For politicians, the cost is the benefit. Phoenix recently finished building a 22-mile, 8-lane freeway that cost $1.4 billion, a few years after building an under-20-mile light-rail line for about the same cost. For many politicians, these are functionally equivalent since they cost the same even though the freeway will carry 10 to 20 times as many passenger-miles and infinitely more freight each year. (Despite transit propaganda, no light-rail line can move as many people as an eight-lane freeway; very few move as many as one freeway lane.) In fact, politicians may prefer the light rail because it is less controversial than the freeway. (These numbers are from the Phoenix Loop 202 South Mountain Freeway and its original light-rail line.)

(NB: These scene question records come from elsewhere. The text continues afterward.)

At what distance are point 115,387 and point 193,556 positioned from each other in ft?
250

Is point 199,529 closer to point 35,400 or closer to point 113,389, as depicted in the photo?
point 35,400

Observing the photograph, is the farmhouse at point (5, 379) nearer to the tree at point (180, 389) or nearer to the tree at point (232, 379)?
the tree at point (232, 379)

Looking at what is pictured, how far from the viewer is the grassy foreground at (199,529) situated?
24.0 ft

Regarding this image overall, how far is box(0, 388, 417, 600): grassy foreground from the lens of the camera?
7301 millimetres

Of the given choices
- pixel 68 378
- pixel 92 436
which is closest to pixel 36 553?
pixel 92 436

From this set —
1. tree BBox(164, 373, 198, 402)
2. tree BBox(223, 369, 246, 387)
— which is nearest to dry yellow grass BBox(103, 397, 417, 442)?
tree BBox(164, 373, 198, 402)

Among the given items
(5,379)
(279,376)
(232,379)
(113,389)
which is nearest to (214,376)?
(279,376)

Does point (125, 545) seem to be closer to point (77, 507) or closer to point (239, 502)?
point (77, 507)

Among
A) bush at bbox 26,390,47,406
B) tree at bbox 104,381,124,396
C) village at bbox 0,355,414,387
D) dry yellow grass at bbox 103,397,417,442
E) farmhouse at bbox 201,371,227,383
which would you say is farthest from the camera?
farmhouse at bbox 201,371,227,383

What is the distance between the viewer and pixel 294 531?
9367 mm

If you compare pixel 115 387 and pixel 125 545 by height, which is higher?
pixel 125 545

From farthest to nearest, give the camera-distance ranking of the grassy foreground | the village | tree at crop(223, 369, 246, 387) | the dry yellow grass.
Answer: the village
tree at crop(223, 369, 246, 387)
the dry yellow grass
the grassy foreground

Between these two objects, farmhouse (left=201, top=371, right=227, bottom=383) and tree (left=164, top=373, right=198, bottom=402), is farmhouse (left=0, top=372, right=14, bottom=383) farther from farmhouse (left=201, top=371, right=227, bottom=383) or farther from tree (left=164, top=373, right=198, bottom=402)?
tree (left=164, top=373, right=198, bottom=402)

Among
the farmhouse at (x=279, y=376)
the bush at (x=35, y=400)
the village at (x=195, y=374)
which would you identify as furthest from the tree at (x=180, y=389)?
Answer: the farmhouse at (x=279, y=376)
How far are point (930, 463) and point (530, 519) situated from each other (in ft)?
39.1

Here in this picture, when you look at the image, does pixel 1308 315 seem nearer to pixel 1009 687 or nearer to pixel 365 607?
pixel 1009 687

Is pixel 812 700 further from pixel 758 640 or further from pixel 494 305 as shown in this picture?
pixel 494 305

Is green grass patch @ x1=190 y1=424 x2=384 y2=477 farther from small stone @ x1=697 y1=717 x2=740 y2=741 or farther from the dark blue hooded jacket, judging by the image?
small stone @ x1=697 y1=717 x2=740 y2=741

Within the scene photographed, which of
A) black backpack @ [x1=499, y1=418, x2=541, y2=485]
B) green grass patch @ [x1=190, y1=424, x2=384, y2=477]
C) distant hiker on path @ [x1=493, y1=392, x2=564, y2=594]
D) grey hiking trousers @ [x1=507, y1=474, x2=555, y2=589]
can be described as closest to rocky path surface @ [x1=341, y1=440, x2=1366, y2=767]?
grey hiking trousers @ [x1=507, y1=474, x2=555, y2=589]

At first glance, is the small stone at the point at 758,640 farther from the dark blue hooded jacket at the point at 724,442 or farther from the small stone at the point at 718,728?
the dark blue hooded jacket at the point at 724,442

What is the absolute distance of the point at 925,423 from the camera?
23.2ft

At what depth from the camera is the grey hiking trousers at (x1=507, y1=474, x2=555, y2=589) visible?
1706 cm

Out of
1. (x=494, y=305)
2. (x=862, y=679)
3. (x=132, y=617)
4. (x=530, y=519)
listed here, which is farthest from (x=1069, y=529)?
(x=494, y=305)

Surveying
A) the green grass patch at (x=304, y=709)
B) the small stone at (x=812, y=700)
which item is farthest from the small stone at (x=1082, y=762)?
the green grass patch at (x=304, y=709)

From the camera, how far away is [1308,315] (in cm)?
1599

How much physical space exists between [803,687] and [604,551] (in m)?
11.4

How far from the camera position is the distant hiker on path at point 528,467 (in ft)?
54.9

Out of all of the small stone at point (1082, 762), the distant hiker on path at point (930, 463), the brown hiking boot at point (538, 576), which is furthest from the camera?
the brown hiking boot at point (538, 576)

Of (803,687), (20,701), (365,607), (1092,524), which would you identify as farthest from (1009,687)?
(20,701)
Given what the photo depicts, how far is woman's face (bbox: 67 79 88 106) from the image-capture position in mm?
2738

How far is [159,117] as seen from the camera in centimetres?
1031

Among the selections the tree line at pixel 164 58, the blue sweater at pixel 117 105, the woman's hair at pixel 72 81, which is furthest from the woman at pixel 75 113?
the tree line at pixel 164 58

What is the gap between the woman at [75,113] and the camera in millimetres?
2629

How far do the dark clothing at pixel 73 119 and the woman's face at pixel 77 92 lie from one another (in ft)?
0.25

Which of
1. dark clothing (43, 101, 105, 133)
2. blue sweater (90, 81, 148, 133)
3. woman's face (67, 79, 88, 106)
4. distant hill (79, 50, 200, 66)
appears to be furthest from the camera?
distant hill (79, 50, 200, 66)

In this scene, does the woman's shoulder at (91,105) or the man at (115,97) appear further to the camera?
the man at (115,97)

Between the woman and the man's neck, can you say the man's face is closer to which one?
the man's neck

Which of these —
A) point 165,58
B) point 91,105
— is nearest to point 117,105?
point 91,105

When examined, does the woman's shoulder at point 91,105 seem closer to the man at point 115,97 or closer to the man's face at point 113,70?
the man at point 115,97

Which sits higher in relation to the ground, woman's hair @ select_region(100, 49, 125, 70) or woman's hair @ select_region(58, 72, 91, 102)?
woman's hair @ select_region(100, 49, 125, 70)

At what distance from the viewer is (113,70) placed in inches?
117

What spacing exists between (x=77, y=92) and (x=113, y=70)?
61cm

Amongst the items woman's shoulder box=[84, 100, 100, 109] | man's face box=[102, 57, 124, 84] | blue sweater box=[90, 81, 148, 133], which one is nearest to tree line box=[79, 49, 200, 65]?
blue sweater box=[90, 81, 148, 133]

Since the politicians who are supposed to be watchdogging agency spending are thrilled by projects that spend ever more money to get less results, the agencies have no hesitation to proposing insanely expensive projects. Sometimes they start out lowballing costs to get initial buy-in, but they know they won’t be held to those costs.
In at least two cases — Maryland’s Purple Line and the Twin Cities’ Southwest Line — a nominally fiscally conservative governor agreed to approve the project on the condition that costs could be reduced to less than $2 billion. The agencies dutifully reduce the costs and then, after the first spade of dirt was turned, costs rose by 33 to 50 percent, and hardly anyone, including the governors, made a peep. The reality was that, even at $2 billion, the projects were stupid.
At heart, and I keep harping on this, the real problem is the disassociation of costs from user fees. If costs have to be paid for out of user fees, then expensive and obsolete technologies will automatically be rejected. But if there is no relationship between costs and real measurable benefits, then there is no need to control costs at all. Any agency leader who supports lower-cost solutions loses out because their agency’s budget will be smaller and any politician who tries to control costs loses out because they bring less money into the pockets of potential campaign contributors.
Sadly, the term “user fees” doesn’t appear anywhere in the transit costs report, and it only mentions incentives twice in connection with the perverse incentives created by adding a large contingency fund to project budgets. There’s nothing about the incentives that led agencies to propose expensive projects in the first place, such as the existence of a federal multi-billion-dollar slush fund for these projects that gives the agencies money without questioning whether the projects were worthwhile in the first place.
In short, the authors of the transit costs report failed to see the forest for the trees. Their report implies that more experienced leaders, better cost control, and more productive workers would solve the problem of rising construction costs. Yet these are just symptoms of the real problem, which is the willingness of Congress and local politicians to throw money at projects regardless of their benefits or costs.
What changed is rationale of government contracting.
Past it was: can you do it for this price……
Today: its simply can you do it? Contractor responds, Yes..
However…….. it’ll cost you……..
Inflation adjusted an F35 which costs 135 million dollars today. Costs as much as x4 Fletcher class destroyers.